Saved data entries
----
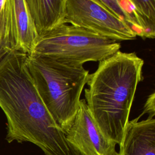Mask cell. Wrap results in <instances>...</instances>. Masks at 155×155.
I'll return each mask as SVG.
<instances>
[{
	"label": "cell",
	"mask_w": 155,
	"mask_h": 155,
	"mask_svg": "<svg viewBox=\"0 0 155 155\" xmlns=\"http://www.w3.org/2000/svg\"><path fill=\"white\" fill-rule=\"evenodd\" d=\"M27 57L22 51L11 50L0 60V108L7 119L5 140L32 143L45 155H76L41 99Z\"/></svg>",
	"instance_id": "6da1fadb"
},
{
	"label": "cell",
	"mask_w": 155,
	"mask_h": 155,
	"mask_svg": "<svg viewBox=\"0 0 155 155\" xmlns=\"http://www.w3.org/2000/svg\"><path fill=\"white\" fill-rule=\"evenodd\" d=\"M143 60L135 52L118 51L99 62L89 74L85 100L103 134L119 144L128 122L138 84L142 81Z\"/></svg>",
	"instance_id": "7a4b0ae2"
},
{
	"label": "cell",
	"mask_w": 155,
	"mask_h": 155,
	"mask_svg": "<svg viewBox=\"0 0 155 155\" xmlns=\"http://www.w3.org/2000/svg\"><path fill=\"white\" fill-rule=\"evenodd\" d=\"M26 65L43 103L65 133L76 114L88 70L83 65L33 54H27Z\"/></svg>",
	"instance_id": "3957f363"
},
{
	"label": "cell",
	"mask_w": 155,
	"mask_h": 155,
	"mask_svg": "<svg viewBox=\"0 0 155 155\" xmlns=\"http://www.w3.org/2000/svg\"><path fill=\"white\" fill-rule=\"evenodd\" d=\"M120 47L117 41L64 23L39 36L30 54L83 65L87 62L102 61Z\"/></svg>",
	"instance_id": "277c9868"
},
{
	"label": "cell",
	"mask_w": 155,
	"mask_h": 155,
	"mask_svg": "<svg viewBox=\"0 0 155 155\" xmlns=\"http://www.w3.org/2000/svg\"><path fill=\"white\" fill-rule=\"evenodd\" d=\"M64 23L116 41L133 40L138 36L129 24L93 0H67Z\"/></svg>",
	"instance_id": "5b68a950"
},
{
	"label": "cell",
	"mask_w": 155,
	"mask_h": 155,
	"mask_svg": "<svg viewBox=\"0 0 155 155\" xmlns=\"http://www.w3.org/2000/svg\"><path fill=\"white\" fill-rule=\"evenodd\" d=\"M66 140L76 155H116V143L107 139L93 118L85 99H81Z\"/></svg>",
	"instance_id": "8992f818"
},
{
	"label": "cell",
	"mask_w": 155,
	"mask_h": 155,
	"mask_svg": "<svg viewBox=\"0 0 155 155\" xmlns=\"http://www.w3.org/2000/svg\"><path fill=\"white\" fill-rule=\"evenodd\" d=\"M9 51L30 54L39 38L25 0H7L5 13Z\"/></svg>",
	"instance_id": "52a82bcc"
},
{
	"label": "cell",
	"mask_w": 155,
	"mask_h": 155,
	"mask_svg": "<svg viewBox=\"0 0 155 155\" xmlns=\"http://www.w3.org/2000/svg\"><path fill=\"white\" fill-rule=\"evenodd\" d=\"M128 121L116 155H155V119Z\"/></svg>",
	"instance_id": "ba28073f"
},
{
	"label": "cell",
	"mask_w": 155,
	"mask_h": 155,
	"mask_svg": "<svg viewBox=\"0 0 155 155\" xmlns=\"http://www.w3.org/2000/svg\"><path fill=\"white\" fill-rule=\"evenodd\" d=\"M39 36L64 24L67 0H25Z\"/></svg>",
	"instance_id": "9c48e42d"
},
{
	"label": "cell",
	"mask_w": 155,
	"mask_h": 155,
	"mask_svg": "<svg viewBox=\"0 0 155 155\" xmlns=\"http://www.w3.org/2000/svg\"><path fill=\"white\" fill-rule=\"evenodd\" d=\"M141 28L140 37L153 39L155 36V0H126Z\"/></svg>",
	"instance_id": "30bf717a"
},
{
	"label": "cell",
	"mask_w": 155,
	"mask_h": 155,
	"mask_svg": "<svg viewBox=\"0 0 155 155\" xmlns=\"http://www.w3.org/2000/svg\"><path fill=\"white\" fill-rule=\"evenodd\" d=\"M101 4L110 12L115 14L120 18L124 19L136 31L138 36H140L141 28L135 17L127 7H125L124 2L126 0H93Z\"/></svg>",
	"instance_id": "8fae6325"
},
{
	"label": "cell",
	"mask_w": 155,
	"mask_h": 155,
	"mask_svg": "<svg viewBox=\"0 0 155 155\" xmlns=\"http://www.w3.org/2000/svg\"><path fill=\"white\" fill-rule=\"evenodd\" d=\"M7 0H0V41L4 48L8 53L10 51L7 42V30L5 13Z\"/></svg>",
	"instance_id": "7c38bea8"
},
{
	"label": "cell",
	"mask_w": 155,
	"mask_h": 155,
	"mask_svg": "<svg viewBox=\"0 0 155 155\" xmlns=\"http://www.w3.org/2000/svg\"><path fill=\"white\" fill-rule=\"evenodd\" d=\"M148 114L150 118H154L155 115V93L153 91L147 97L143 110V113L138 117L140 118L143 114Z\"/></svg>",
	"instance_id": "4fadbf2b"
},
{
	"label": "cell",
	"mask_w": 155,
	"mask_h": 155,
	"mask_svg": "<svg viewBox=\"0 0 155 155\" xmlns=\"http://www.w3.org/2000/svg\"><path fill=\"white\" fill-rule=\"evenodd\" d=\"M7 53V52L5 50V49L3 48L2 44L0 41V60Z\"/></svg>",
	"instance_id": "5bb4252c"
}]
</instances>
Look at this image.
----
Task brief -
Set down everything from the start of the lines above through the line that contains "57L22 51L11 50L0", keeping every character the same. Leave the pictures out of your answer.

Result of this exercise -
Mask cell. Wrap results in <instances>...</instances>. Masks at 155×155.
I'll return each mask as SVG.
<instances>
[{
	"label": "cell",
	"mask_w": 155,
	"mask_h": 155,
	"mask_svg": "<svg viewBox=\"0 0 155 155\" xmlns=\"http://www.w3.org/2000/svg\"><path fill=\"white\" fill-rule=\"evenodd\" d=\"M27 57L22 51L11 50L0 60V108L7 119L5 140L32 143L45 155H76L41 99Z\"/></svg>",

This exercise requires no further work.